Scene question listing
════

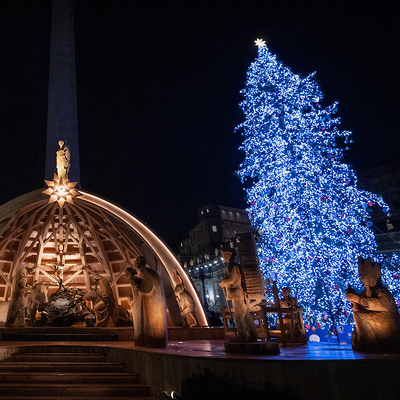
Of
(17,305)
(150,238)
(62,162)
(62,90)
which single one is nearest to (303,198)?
(150,238)

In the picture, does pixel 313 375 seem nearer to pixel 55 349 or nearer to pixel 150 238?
pixel 55 349

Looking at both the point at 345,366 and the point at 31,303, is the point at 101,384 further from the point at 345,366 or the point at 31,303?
the point at 31,303

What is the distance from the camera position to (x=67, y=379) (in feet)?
19.9

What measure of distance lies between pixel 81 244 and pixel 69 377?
39.4 ft

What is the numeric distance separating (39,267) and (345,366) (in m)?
17.1

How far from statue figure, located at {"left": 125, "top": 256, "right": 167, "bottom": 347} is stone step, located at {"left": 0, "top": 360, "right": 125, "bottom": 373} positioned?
0.78 metres

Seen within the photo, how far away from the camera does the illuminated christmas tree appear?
11969 mm

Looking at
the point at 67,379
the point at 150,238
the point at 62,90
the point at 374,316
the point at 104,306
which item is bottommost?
the point at 67,379

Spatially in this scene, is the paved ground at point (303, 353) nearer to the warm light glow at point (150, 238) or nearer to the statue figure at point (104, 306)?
the statue figure at point (104, 306)

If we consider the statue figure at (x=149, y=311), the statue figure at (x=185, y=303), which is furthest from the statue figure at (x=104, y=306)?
the statue figure at (x=149, y=311)

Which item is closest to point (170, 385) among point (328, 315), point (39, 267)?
point (328, 315)

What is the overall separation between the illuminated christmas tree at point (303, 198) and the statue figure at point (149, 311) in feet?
22.9

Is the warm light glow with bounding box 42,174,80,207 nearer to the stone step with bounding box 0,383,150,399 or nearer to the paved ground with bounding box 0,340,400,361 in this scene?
the stone step with bounding box 0,383,150,399

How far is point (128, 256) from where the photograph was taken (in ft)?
55.6
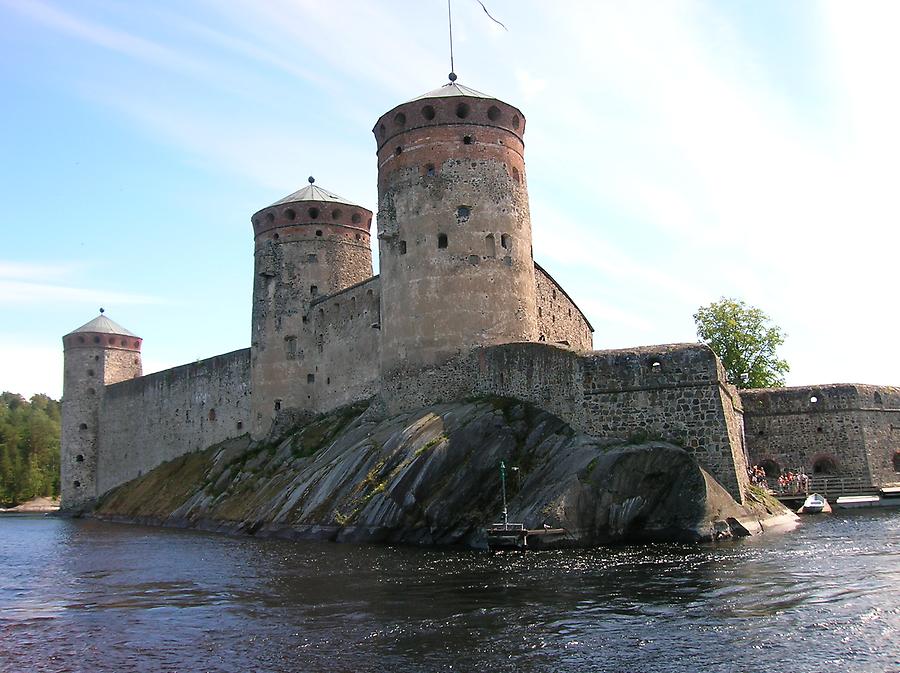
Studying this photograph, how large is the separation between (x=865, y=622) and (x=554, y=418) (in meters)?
14.9

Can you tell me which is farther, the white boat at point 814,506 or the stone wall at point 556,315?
the stone wall at point 556,315

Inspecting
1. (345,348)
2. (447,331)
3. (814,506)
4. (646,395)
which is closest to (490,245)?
(447,331)

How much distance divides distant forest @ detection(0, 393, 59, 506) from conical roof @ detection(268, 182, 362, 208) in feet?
160

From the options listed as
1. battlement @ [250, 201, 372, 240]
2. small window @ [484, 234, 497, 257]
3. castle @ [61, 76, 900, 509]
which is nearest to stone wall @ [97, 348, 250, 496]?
castle @ [61, 76, 900, 509]

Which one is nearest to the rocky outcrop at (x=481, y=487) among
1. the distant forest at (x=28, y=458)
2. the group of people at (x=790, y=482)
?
the group of people at (x=790, y=482)

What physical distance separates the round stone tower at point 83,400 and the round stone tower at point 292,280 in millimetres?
20888

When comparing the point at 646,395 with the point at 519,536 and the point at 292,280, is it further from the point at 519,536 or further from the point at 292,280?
the point at 292,280

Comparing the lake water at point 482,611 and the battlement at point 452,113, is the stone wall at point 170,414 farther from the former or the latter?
the lake water at point 482,611

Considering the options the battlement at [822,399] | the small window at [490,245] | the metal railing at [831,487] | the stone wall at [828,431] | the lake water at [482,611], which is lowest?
the lake water at [482,611]

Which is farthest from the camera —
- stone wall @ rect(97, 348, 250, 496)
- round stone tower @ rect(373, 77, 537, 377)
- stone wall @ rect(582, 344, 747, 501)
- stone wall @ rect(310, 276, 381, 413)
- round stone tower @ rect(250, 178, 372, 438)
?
stone wall @ rect(97, 348, 250, 496)

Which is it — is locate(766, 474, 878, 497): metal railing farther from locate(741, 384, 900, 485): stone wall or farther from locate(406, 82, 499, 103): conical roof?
locate(406, 82, 499, 103): conical roof

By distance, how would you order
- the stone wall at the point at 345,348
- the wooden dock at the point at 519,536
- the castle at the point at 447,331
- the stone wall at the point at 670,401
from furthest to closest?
the stone wall at the point at 345,348 → the castle at the point at 447,331 → the stone wall at the point at 670,401 → the wooden dock at the point at 519,536

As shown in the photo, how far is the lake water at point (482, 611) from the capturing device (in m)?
11.6

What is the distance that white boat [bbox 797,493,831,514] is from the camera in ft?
102
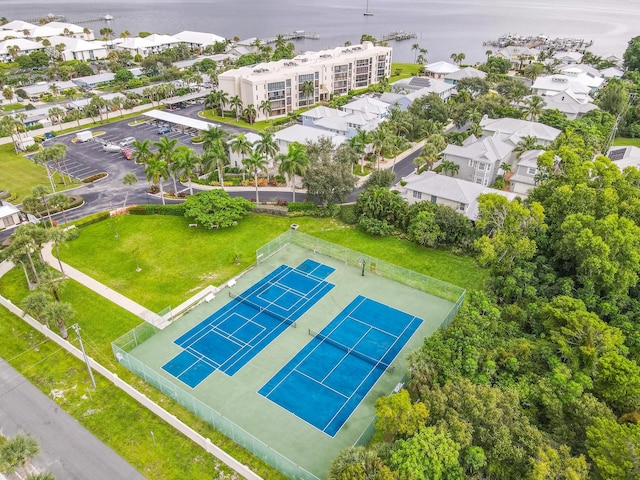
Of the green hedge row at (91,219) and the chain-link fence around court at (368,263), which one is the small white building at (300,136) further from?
the green hedge row at (91,219)

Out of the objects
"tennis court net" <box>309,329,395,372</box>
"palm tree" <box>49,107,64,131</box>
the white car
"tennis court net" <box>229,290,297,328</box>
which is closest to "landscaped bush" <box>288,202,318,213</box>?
A: "tennis court net" <box>229,290,297,328</box>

════

GIVEN REQUEST
Retype the entire listing above word for word, omitting the pictures.

FINISHED ANSWER
Of
(17,305)
(150,238)
(62,162)
(62,90)
which single one is nearest to (303,198)?
(150,238)

In the picture, does pixel 313 375 seem nearer to pixel 55 349 or nearer to pixel 150 238?
pixel 55 349

Looking at both the point at 345,366 and the point at 31,303, is the point at 101,384 further from the point at 345,366 or the point at 31,303?
the point at 31,303

What is the distance from the camera position to (x=67, y=379) (in feet)?
19.9

What measure of distance lies between pixel 81 244 and pixel 69 377?
39.4 ft

What is the numeric distance separating (39,267) and (345,366) (in m)?
17.1

How far from statue figure, located at {"left": 125, "top": 256, "right": 167, "bottom": 347} is stone step, located at {"left": 0, "top": 360, "right": 125, "bottom": 373} positioned?
0.78 metres

Seen within the photo, how far away from the camera does the illuminated christmas tree appear?
11969 mm

Looking at
the point at 67,379
the point at 150,238
the point at 62,90
the point at 374,316
the point at 104,306
which item is bottommost?
the point at 67,379

Spatially in this scene, is the paved ground at point (303, 353) nearer to the warm light glow at point (150, 238) or nearer to the statue figure at point (104, 306)?
the statue figure at point (104, 306)

If we consider the statue figure at (x=149, y=311), the statue figure at (x=185, y=303), which is furthest from the statue figure at (x=104, y=306)?
the statue figure at (x=149, y=311)

Which item is closest to point (170, 385) among point (328, 315), point (39, 267)?
point (328, 315)

What is the overall separation between the illuminated christmas tree at point (303, 198) and the statue figure at point (149, 311) in feet?
22.9

Is the warm light glow with bounding box 42,174,80,207 nearer to the stone step with bounding box 0,383,150,399 or nearer to the paved ground with bounding box 0,340,400,361 in this scene?
the stone step with bounding box 0,383,150,399

How far is point (128, 256) from where the photograph was taken (in ft)?
55.6
Studying this photograph, how large is the separation between (x=865, y=622) and (x=554, y=418) (in meters)?
14.9

Can you tell me which is farther, the white boat at point 814,506 or the stone wall at point 556,315?
the stone wall at point 556,315

Inspecting
1. (345,348)
2. (447,331)
3. (814,506)
4. (646,395)
which is closest to (490,245)?
(447,331)

How much distance divides distant forest @ detection(0, 393, 59, 506) from conical roof @ detection(268, 182, 362, 208) in feet?
160

From the options listed as
1. battlement @ [250, 201, 372, 240]
2. small window @ [484, 234, 497, 257]
3. castle @ [61, 76, 900, 509]
which is nearest to stone wall @ [97, 348, 250, 496]?
castle @ [61, 76, 900, 509]

Which one is nearest to the rocky outcrop at (x=481, y=487) among
1. the distant forest at (x=28, y=458)
2. the group of people at (x=790, y=482)
?
the group of people at (x=790, y=482)

What physical distance separates the round stone tower at point 83,400 and the round stone tower at point 292,280 in millimetres?
20888

When comparing the point at 646,395 with the point at 519,536 and the point at 292,280, is it further from the point at 519,536 or further from the point at 292,280?
the point at 292,280

Comparing the lake water at point 482,611 and the battlement at point 452,113, is the stone wall at point 170,414 farther from the former or the latter?
the lake water at point 482,611

Considering the options the battlement at [822,399] | the small window at [490,245] | the metal railing at [831,487] | the stone wall at [828,431] | the lake water at [482,611], which is lowest?
the lake water at [482,611]

Which is farthest from the camera —
- stone wall @ rect(97, 348, 250, 496)
- round stone tower @ rect(373, 77, 537, 377)
- stone wall @ rect(582, 344, 747, 501)
- stone wall @ rect(310, 276, 381, 413)
- round stone tower @ rect(250, 178, 372, 438)
?
stone wall @ rect(97, 348, 250, 496)

Which is it — is locate(766, 474, 878, 497): metal railing farther from locate(741, 384, 900, 485): stone wall or farther from locate(406, 82, 499, 103): conical roof?
locate(406, 82, 499, 103): conical roof

By distance, how would you order
- the stone wall at the point at 345,348
- the wooden dock at the point at 519,536
- the castle at the point at 447,331
- the stone wall at the point at 670,401
from furthest to closest?
the stone wall at the point at 345,348 → the castle at the point at 447,331 → the stone wall at the point at 670,401 → the wooden dock at the point at 519,536

As shown in the photo, how far is the lake water at point (482, 611) from the capturing device (in m)?
11.6

What is the distance that white boat [bbox 797,493,831,514] is from the camera in ft?
102
Of the green hedge row at (91,219) and the chain-link fence around court at (368,263), which one is the small white building at (300,136) further from?
the green hedge row at (91,219)

Out of the objects
"tennis court net" <box>309,329,395,372</box>
"palm tree" <box>49,107,64,131</box>
the white car
"tennis court net" <box>229,290,297,328</box>
which is closest to "landscaped bush" <box>288,202,318,213</box>?
A: "tennis court net" <box>229,290,297,328</box>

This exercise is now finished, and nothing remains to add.